Goal of the exercise: Return the records as they stand. No picture is to be included.

Information supplied:
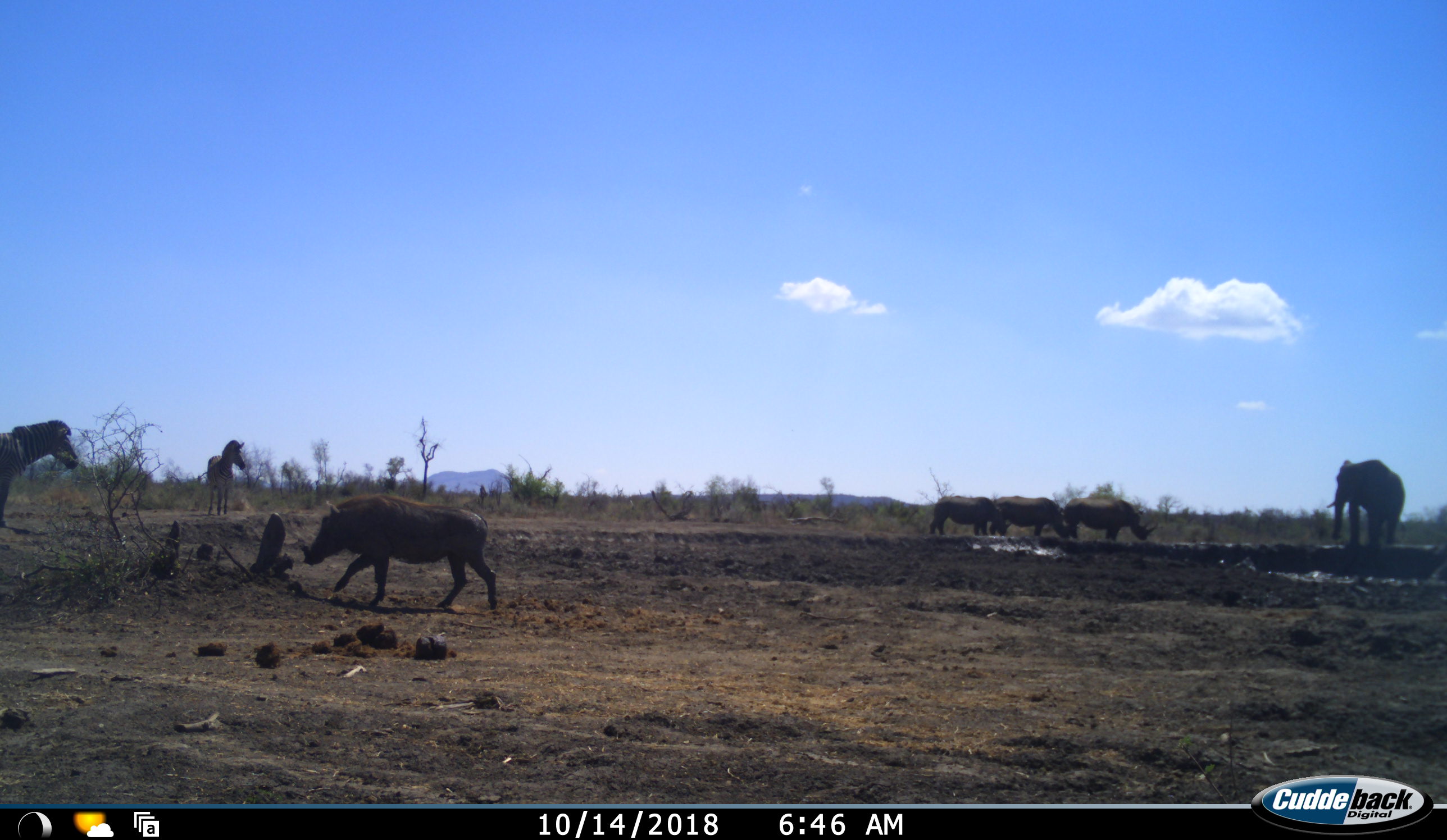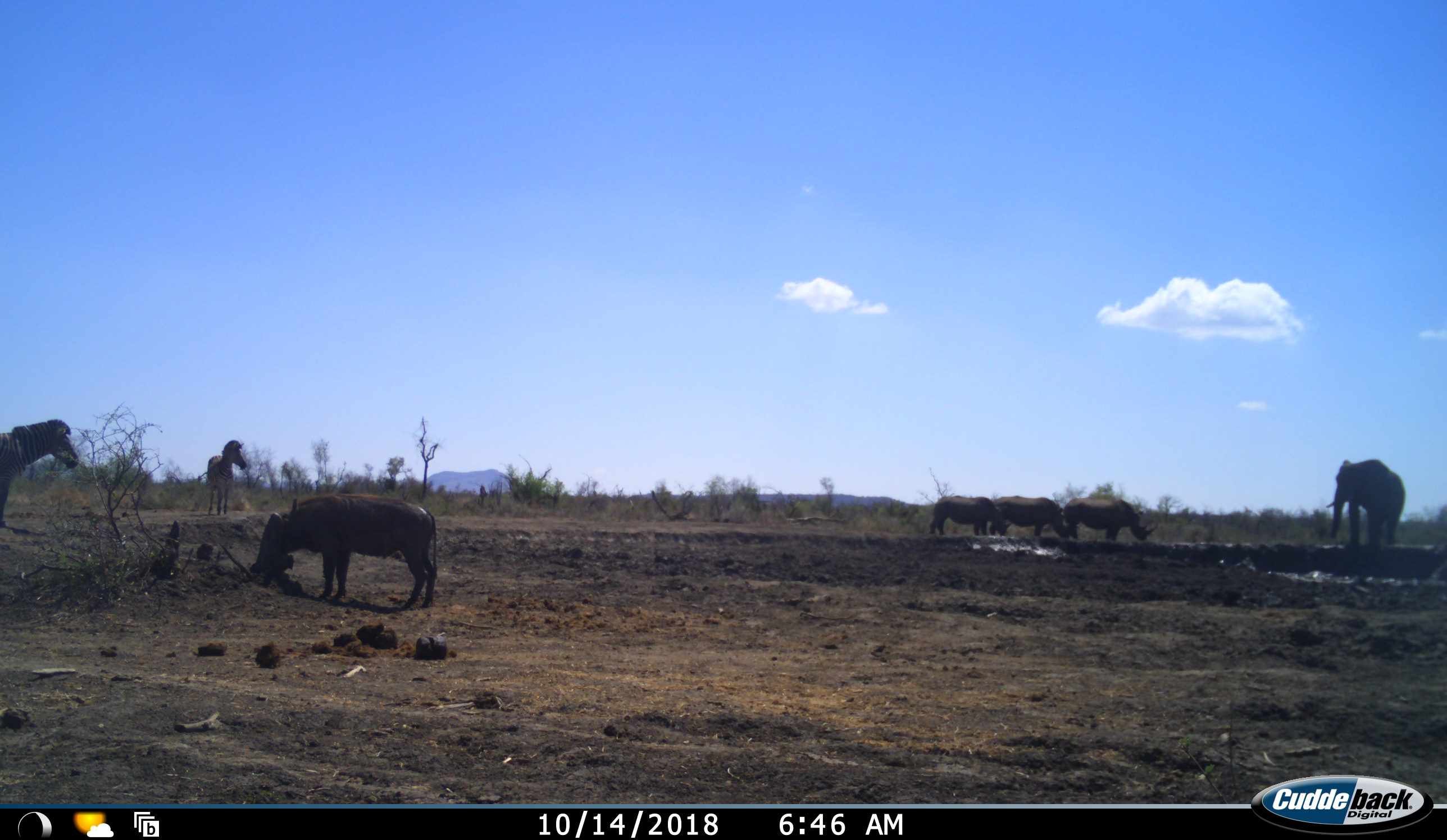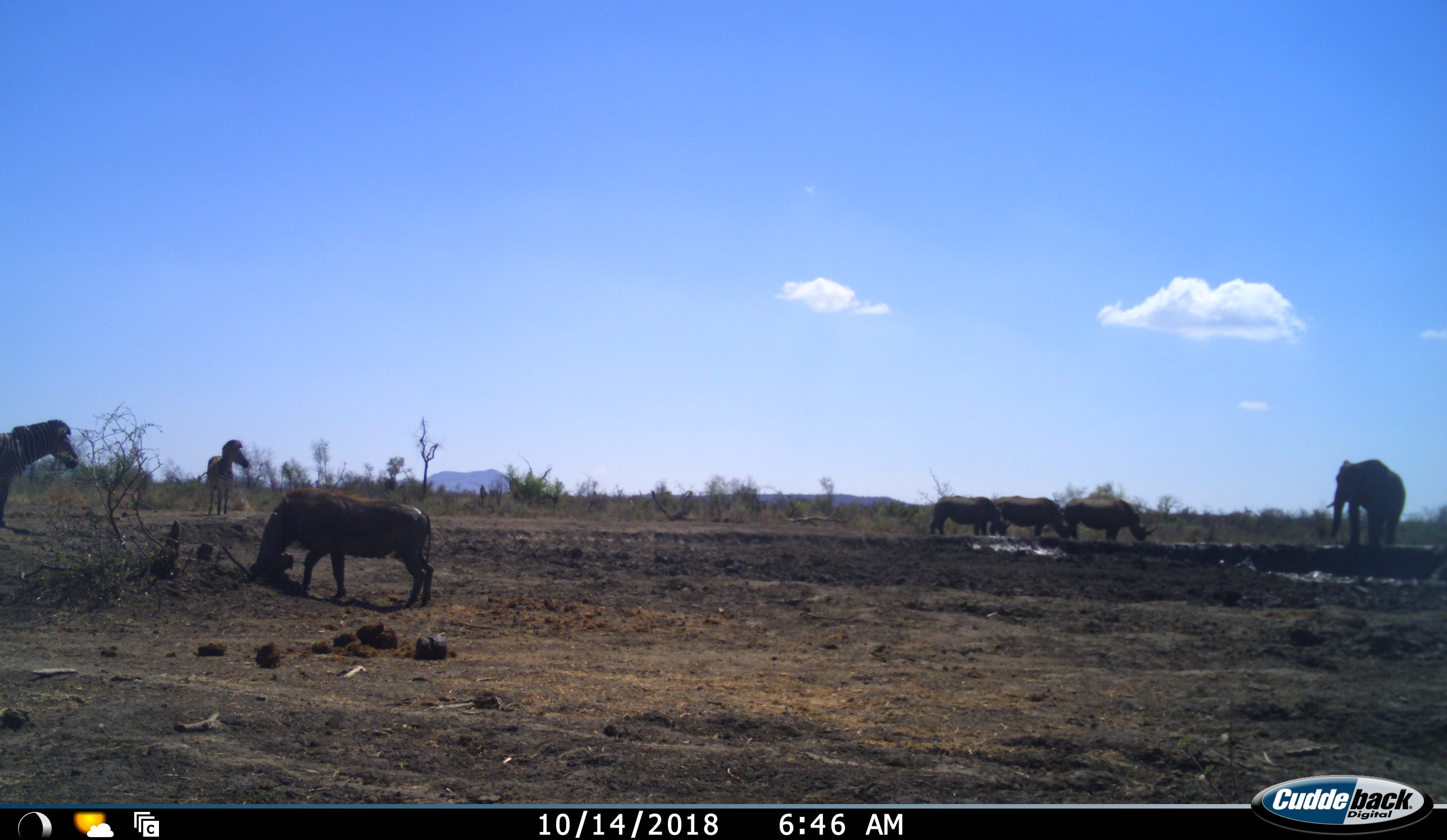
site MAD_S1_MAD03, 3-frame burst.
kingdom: Animalia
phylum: Chordata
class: Mammalia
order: Proboscidea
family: Elephantidae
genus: Loxodonta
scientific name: Loxodonta africana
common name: african bush elephant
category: elephant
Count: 1.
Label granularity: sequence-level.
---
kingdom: Animalia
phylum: Chordata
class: Mammalia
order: Perissodactyla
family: Rhinocerotidae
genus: Ceratotherium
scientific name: Ceratotherium simum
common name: white rhinoceros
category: rhinoceroswhite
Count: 3.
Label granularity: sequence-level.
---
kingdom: Animalia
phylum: Chordata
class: Mammalia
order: Artiodactyla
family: Suidae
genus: Phacochoerus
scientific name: Phacochoerus africanus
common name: warthog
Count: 1.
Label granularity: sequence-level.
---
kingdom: Animalia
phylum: Chordata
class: Mammalia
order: Perissodactyla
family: Equidae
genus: Equus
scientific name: Equus quagga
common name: plains zebra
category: zebraplains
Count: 2.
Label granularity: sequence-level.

Response to the task:
site MAD_S1_MAD03, 3-frame burst.
kingdom: Animalia
phylum: Chordata
class: Mammalia
order: Proboscidea
family: Elephantidae
genus: Loxodonta
scientific name: Loxodonta africana
common name: african bush elephant
category: elephant
Count: 1.
Label granularity: sequence-level.
---
kingdom: Animalia
phylum: Chordata
class: Mammalia
order: Perissodactyla
family: Rhinocerotidae
genus: Ceratotherium
scientific name: Ceratotherium simum
common name: white rhinoceros
category: rhinoceroswhite
Count: 3.
Label granularity: sequence-level.
---
kingdom: Animalia
phylum: Chordata
class: Mammalia
order: Artiodactyla
family: Suidae
genus: Phacochoerus
scientific name: Phacochoerus africanus
common name: warthog
Count: 1.
Label granularity: sequence-level.
---
kingdom: Animalia
phylum: Chordata
class: Mammalia
order: Perissodactyla
family: Equidae
genus: Equus
scientific name: Equus quagga
common name: plains zebra
category: zebraplains
Count: 2.
Label granularity: sequence-level.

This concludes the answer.